What used to be called the "Dubai stone" has spread to the capital: the danger of expatriates putting on extra weight after they move to Abu Dhabi was highlighted by experts in The National yesterday.
Obesity is a serious and well-known problem among Emiratis - 67 per cent of Emirati men and 72 per cent of women have been classed as overweight. But the situation for expatriates looks as bleak, with the current percentage of obese individuals expected to triple in the next decade. For all of us, being overweight is set to overtake smoking as the number-one cause of preventable deaths.
The good news is that antismoking campaigns are expected to bring down the number of smokers. The bad news is that an obesity epidemic is not as easy to deal with because obesity, even more than smoking, is linked to social and cultural trends: a burgeoning fast food culture, a high rate of soft-drink consumption and a shortage of exercise opportunities all contribute. As one doctor put it, "in this civilisation, everyone is on their bottoms". What starts as the occasional takeaway can quickly become a regular event; what begins as an occasional Friday feast can become every weekend's habitual main activity.

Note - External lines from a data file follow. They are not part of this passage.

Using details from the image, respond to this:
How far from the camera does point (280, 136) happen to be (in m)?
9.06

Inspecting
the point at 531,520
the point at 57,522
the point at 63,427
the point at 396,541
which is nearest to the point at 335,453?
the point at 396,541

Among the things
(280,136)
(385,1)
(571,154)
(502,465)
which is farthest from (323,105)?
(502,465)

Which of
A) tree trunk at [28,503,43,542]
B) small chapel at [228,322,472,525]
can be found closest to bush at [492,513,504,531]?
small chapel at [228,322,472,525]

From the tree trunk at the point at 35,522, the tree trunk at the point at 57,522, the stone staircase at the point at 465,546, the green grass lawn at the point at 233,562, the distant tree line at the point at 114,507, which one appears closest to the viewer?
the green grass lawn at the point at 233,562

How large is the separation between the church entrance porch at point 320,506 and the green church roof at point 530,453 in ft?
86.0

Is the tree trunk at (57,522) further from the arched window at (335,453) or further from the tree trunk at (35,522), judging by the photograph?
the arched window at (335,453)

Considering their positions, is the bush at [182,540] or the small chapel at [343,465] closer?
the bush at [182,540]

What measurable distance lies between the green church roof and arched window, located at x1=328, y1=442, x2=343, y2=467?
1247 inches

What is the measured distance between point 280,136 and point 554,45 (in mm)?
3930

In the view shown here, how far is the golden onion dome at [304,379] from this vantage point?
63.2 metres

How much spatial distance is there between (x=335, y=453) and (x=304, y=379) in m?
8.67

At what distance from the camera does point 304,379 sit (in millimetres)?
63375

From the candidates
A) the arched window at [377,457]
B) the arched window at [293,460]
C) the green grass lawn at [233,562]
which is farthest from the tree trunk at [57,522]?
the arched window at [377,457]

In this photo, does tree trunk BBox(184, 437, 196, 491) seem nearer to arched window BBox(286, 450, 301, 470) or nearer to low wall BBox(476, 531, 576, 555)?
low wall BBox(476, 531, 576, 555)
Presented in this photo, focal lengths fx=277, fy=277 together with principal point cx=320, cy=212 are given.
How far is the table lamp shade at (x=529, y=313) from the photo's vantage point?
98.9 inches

In addition, there are specific factors in the UAE (and other countries with many expatriates) that can increase the risk of putting on weight: long hours, a social culture that leans heavily towards eating and drinking, a tendency for those far from home to "comfort eat" and weather that, for several months of the year, makes outdoor exercise a burden.
There is a role for Government in handling these issues, but one focused more on education than on regulation. In tackling many of these factors in weight gain it is simple individual will-power that is most vital.

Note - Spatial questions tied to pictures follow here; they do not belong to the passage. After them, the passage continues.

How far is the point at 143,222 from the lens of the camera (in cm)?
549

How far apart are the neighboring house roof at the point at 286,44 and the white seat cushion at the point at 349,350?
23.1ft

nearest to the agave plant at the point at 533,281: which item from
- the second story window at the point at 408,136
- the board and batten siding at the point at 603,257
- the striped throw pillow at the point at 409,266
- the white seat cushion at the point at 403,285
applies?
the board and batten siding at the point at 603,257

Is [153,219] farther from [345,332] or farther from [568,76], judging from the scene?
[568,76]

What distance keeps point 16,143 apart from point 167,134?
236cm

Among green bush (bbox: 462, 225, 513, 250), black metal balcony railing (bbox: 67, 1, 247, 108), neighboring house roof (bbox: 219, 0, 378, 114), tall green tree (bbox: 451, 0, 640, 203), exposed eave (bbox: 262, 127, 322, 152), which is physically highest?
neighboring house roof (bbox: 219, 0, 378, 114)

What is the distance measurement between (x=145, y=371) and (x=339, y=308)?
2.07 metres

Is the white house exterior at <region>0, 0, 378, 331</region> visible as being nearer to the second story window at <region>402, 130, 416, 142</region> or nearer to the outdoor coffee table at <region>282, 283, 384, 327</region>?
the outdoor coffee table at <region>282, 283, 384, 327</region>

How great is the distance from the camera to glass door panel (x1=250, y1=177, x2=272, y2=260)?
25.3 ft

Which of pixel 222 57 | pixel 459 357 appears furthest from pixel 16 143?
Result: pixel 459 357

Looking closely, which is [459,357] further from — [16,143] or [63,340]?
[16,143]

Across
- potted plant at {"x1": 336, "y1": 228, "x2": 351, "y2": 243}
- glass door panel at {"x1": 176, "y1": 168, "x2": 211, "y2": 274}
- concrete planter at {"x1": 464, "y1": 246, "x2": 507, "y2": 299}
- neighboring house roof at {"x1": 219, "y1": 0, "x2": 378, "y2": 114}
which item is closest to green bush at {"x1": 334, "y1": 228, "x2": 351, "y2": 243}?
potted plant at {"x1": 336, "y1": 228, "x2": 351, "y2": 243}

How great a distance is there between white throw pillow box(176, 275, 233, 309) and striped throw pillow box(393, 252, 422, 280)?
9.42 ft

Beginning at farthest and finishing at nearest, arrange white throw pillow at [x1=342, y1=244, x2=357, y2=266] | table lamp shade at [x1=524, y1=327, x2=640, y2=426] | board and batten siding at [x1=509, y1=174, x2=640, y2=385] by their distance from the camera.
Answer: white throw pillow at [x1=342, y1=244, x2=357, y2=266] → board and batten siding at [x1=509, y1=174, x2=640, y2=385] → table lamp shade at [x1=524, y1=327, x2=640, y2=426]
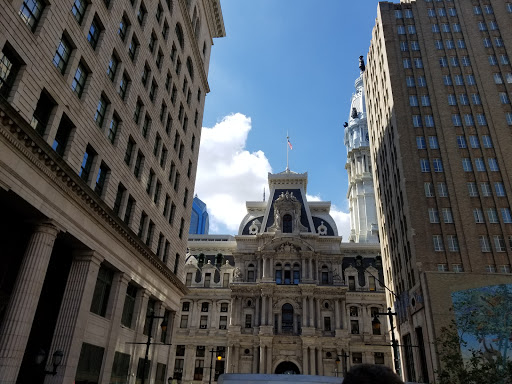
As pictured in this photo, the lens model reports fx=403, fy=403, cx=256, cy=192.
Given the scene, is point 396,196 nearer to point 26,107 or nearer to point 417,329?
point 417,329

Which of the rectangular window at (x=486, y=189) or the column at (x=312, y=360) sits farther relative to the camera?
the column at (x=312, y=360)

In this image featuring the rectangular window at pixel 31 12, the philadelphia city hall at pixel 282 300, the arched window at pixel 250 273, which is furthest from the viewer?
the arched window at pixel 250 273

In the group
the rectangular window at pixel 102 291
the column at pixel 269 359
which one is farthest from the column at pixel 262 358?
the rectangular window at pixel 102 291

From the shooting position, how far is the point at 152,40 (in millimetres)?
33312

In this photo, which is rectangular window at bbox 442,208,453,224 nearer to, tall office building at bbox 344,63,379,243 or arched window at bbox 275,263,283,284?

This is an urgent issue. Obesity feeds serious diseases. The alarming rates and predicted trends, extrapolated not too far into the future, could even begin to reverse many of the gains, in lifespan and well-being, that modern medicine has brought us.
There is no easy cure for the obesity epidemic, but a strong message and a sustained campaign urging individuals to make prudent lifestyle choices can be effective. The best way to get rid of the Abu Dhabi stone is not to be weighed down by it in the first place.